Indeed there cannot be trajectories of photons in the sense of point paricles since photons don't have a position observable to begin with. A much better intuition to think about "propagation" is indeed in the sense of field theory. Heuristically it's almost always safe to say that the detection probability of one (or here when dealing with two-photon states the joint detection probability of these two) photons is proportional to the energy density (or the energy flux) at the place of the detector (or in the case of the two-photons the two-particle correlation operator of the energy density).

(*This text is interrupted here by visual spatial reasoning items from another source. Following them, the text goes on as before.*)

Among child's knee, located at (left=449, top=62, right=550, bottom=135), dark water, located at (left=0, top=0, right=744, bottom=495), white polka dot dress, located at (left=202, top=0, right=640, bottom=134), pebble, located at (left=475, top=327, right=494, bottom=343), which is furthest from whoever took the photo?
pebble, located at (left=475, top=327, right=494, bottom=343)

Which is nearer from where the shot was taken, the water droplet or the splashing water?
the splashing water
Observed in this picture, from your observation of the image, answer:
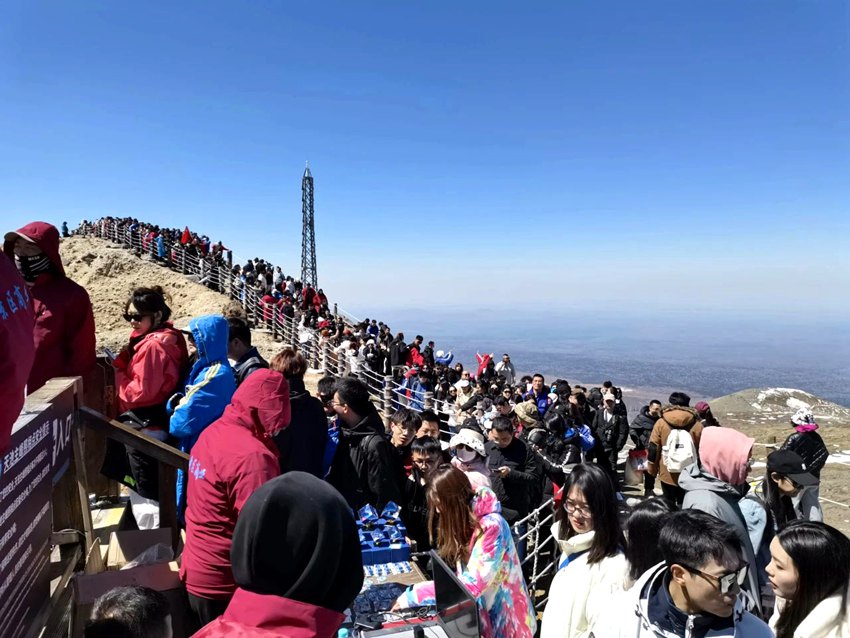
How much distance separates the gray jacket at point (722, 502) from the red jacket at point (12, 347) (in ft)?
10.7

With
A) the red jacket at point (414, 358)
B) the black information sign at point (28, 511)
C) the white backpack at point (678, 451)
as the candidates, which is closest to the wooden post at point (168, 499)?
the black information sign at point (28, 511)

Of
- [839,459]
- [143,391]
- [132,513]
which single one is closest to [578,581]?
[143,391]

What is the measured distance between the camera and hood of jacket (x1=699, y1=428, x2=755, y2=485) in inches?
141

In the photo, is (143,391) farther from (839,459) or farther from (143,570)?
(839,459)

An item of interest about this particular experiment is that, if I'm understanding it correctly, it allows you to test specifically for a Fock state--i.e., it distinguishes a Fock state from other possible states such as coherent states, by the vanishing coincidence count (a coherent state would not have a coincidence count of zero, within error bars, in this experiment).

Yes, these kind of experiments are indeed the only clear demonstration that the electromagnetic field must be quantized. For a long time, i.e., before it was possible to prepare true photon Fock states in a reliably efficient way, the only (indirect) hint that the em. field has to be quantized was spontaneous emission. Otherwise you get very far with the semiclassical approximation, i.e., quantizing only the "matter" (particularly the electrons in atomic, molecular and condensed matter physics) and keeping the em. field as "classical": That explains, on the tree level, among other things, the photoelectric effect and Compton scattering, which are often falsely quoted as evidence for em-field quantization ;-).

 

[bob012345]

Indeed there cannot be trajectories of photons in the sense of point particles since photons don't have a position observable to begin with. A much better intuition to think about "propagation" is indeed in the sense of field theory. Heuristically it's almost always safe to say that the detection probability of one (or here when dealing with two-photon states the joint detection probability of these two) photons is proportional to the energy density (or the energy flux) at the place of the detector (or in the case of the two-photons the two-particle correlation operator of the energy density).

So we say photons travel but don't have point particles like trajectories. Does this have anything to do with Feynman's multiple paths? Your safe heuristic above suggests skirting the issue altogether.

 

[vanhees71]

Photons cannot be described by point-particle path integrals either, because photons have no paths to begin with. Of course, it can be described by path integrals over field configurations, and that's even a very elegant method particularly for gauge theories as QED. As I said, you can safely forget about the point-particle picture for photons (if not even for all particles in the relativistic realm).

 

[Nugatory]

So we say photons travel but don't have point particles like trajectories.

You can say that, but it's unlikely to be helpful. What does the idea of "travel" add to our understanding if there is no path along which the travel happens? What happens is that in an interaction at point A some amount of energy is transferred to the electromagnetic field; we can then calculate the probability that the electromagnetic field will transfer that amount of energy to a detector at point B at some later time. Those are statements about what happens at points A and B - nothing stops you from saying that the energy "travels" from A to B but saying that doesn't tell you anything new or useful.

Does this have anything to do with Feynman's multiple paths?

No. Multiple paths is a technique for calculating these probabilities, and the paths aren't even paths through space.

Your safe heuristic above suggests skirting the issue altogether.

That's the whole point. The issue should be skirted, for about the same reason that if you asked me how much February weighs I would refuse to consider the issue of how to weigh a month.

 

[Vanadium 50]

<bracing for the inevitable followup> "Yeah, but if you could weigh February, what would it weigh?"